*** RECORDS TO PROCESS Section Begins ***

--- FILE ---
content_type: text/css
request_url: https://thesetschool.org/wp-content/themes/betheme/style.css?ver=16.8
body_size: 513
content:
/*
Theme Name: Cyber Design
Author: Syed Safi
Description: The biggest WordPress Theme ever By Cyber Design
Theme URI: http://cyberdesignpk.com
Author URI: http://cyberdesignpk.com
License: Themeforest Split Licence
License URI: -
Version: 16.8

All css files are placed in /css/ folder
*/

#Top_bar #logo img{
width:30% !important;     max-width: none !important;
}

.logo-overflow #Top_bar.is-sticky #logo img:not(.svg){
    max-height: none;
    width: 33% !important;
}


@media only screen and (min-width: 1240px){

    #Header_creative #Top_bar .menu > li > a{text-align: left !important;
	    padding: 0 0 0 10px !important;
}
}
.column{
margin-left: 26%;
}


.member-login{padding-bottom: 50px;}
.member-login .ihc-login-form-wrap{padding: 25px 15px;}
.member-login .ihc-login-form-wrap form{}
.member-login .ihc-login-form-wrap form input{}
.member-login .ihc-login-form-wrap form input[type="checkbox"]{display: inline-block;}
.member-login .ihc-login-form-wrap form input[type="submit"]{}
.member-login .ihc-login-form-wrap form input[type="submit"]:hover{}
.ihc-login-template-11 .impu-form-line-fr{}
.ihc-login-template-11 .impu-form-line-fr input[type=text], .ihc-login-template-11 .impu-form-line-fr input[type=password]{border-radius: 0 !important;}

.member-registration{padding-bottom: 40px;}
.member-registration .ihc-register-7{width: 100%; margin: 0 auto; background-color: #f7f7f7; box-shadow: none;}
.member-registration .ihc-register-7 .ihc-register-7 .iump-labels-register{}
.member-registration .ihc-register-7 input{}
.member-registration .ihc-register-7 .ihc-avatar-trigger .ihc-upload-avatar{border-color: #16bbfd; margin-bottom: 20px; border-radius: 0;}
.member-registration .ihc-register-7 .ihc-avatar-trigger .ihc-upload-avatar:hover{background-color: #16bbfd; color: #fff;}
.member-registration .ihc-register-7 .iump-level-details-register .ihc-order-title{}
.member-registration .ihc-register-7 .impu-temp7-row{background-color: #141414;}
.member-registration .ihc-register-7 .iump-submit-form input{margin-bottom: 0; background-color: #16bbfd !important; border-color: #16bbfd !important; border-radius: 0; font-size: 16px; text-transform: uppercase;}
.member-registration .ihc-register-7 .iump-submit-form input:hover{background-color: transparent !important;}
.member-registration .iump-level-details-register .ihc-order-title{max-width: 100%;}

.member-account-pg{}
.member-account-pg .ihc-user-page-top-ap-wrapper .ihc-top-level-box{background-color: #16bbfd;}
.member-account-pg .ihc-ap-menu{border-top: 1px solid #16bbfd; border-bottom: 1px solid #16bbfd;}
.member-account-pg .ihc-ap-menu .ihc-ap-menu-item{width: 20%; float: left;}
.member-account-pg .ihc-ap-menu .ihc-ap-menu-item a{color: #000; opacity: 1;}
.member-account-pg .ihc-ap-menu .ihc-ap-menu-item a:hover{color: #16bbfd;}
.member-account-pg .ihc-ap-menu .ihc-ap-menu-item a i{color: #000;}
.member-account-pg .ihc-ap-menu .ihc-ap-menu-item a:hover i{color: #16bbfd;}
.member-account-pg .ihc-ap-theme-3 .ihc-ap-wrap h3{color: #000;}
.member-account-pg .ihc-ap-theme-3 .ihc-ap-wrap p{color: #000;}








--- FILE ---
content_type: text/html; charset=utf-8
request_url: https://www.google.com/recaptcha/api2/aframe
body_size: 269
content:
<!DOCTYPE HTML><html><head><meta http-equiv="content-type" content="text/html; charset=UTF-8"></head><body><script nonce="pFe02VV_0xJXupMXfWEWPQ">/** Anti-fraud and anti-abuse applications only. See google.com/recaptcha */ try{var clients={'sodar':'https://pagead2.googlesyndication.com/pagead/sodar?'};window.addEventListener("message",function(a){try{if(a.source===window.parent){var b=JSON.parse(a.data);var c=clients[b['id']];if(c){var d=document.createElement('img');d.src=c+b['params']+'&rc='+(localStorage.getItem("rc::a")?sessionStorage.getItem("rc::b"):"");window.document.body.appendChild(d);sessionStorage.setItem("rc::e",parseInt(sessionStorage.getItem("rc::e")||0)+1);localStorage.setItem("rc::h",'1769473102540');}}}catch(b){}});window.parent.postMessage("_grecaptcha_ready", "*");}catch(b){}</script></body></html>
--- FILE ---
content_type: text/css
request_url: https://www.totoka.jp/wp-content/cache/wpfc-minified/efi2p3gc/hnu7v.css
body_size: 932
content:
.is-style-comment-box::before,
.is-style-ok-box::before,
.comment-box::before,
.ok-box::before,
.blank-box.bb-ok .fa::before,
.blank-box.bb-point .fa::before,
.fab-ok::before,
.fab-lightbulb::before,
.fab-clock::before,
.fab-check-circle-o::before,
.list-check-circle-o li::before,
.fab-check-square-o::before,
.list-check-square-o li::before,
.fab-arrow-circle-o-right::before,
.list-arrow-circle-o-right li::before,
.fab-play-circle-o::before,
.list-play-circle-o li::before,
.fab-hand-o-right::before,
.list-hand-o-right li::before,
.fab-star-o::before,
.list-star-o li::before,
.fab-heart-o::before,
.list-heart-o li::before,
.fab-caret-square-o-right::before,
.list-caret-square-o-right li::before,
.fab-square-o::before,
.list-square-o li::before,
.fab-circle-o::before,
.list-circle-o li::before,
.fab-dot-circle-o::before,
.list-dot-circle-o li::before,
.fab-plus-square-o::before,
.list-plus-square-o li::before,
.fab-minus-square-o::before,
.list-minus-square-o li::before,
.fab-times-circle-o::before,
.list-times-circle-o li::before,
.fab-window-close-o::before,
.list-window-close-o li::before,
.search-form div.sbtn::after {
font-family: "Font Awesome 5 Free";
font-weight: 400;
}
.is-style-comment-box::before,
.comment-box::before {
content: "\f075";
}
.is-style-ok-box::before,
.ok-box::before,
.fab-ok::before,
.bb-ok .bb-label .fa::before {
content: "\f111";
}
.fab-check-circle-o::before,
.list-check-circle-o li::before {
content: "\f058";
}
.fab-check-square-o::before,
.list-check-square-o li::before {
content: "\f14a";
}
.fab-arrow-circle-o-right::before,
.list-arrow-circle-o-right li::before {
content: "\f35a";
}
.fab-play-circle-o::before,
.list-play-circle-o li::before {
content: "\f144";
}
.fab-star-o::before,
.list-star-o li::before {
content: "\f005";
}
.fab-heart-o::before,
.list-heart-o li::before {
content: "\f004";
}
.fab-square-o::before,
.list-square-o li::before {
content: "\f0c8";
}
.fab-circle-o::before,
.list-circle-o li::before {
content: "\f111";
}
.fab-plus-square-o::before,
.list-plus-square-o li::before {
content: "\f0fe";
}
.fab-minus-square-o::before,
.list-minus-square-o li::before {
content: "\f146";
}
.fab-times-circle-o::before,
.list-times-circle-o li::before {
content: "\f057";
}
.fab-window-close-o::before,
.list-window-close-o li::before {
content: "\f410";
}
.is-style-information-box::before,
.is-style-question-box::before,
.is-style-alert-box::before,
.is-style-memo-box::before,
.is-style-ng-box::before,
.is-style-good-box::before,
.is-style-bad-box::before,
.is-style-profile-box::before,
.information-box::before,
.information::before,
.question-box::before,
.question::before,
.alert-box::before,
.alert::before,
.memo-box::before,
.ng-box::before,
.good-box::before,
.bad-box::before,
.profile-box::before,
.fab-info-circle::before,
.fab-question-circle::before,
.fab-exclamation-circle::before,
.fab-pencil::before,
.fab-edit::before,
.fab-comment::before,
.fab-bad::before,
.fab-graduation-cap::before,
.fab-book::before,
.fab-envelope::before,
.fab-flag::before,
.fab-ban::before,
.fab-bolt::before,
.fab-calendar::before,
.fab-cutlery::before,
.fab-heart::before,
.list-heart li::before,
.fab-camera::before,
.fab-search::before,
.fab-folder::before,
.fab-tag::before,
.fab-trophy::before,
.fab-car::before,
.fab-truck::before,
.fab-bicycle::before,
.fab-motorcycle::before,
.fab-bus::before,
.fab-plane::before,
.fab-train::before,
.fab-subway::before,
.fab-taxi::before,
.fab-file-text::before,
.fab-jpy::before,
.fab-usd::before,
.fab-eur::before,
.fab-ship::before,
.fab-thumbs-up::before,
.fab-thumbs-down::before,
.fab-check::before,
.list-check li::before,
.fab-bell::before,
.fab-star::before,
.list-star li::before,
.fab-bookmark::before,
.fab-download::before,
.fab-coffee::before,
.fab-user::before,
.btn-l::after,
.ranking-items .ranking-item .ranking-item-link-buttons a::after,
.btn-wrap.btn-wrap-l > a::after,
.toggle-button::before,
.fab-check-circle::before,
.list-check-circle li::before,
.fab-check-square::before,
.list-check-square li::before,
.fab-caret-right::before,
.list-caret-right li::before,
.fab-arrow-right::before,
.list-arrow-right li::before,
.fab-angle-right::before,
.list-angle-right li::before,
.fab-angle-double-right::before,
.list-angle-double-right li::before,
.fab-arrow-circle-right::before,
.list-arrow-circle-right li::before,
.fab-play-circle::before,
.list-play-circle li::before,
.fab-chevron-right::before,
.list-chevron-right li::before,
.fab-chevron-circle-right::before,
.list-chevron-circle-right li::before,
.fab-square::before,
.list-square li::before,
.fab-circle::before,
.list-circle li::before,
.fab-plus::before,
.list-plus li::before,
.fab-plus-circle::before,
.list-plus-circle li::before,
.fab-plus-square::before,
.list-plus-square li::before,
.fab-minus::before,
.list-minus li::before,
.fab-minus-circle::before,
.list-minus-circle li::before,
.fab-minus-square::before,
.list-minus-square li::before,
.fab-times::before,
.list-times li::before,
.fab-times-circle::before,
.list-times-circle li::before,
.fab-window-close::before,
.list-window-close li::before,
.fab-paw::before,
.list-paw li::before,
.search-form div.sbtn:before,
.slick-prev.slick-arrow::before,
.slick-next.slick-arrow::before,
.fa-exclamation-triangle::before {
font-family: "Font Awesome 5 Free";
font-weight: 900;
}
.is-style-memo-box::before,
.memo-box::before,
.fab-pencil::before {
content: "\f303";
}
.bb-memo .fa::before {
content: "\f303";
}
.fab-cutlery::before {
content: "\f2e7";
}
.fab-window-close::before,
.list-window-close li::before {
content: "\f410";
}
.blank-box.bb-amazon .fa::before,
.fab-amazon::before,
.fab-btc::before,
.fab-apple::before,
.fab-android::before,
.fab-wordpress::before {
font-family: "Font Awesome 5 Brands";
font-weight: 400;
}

*** RECORDS TO PROCESS Section Ends ***

Begin at the first line of the material and transcribe each line exactly. End with the line containing "Version: 16.8", and give nothing else.

** FINISHED EXERCISE **
--- FILE ---
content_type: text/css
request_url: https://thesetschool.org/wp-content/themes/betheme/style.css?ver=16.8
body_size: 513
content:
/*
Theme Name: Cyber Design
Author: Syed Safi
Description: The biggest WordPress Theme ever By Cyber Design
Theme URI: http://cyberdesignpk.com
Author URI: http://cyberdesignpk.com
License: Themeforest Split Licence
License URI: -
Version: 16.8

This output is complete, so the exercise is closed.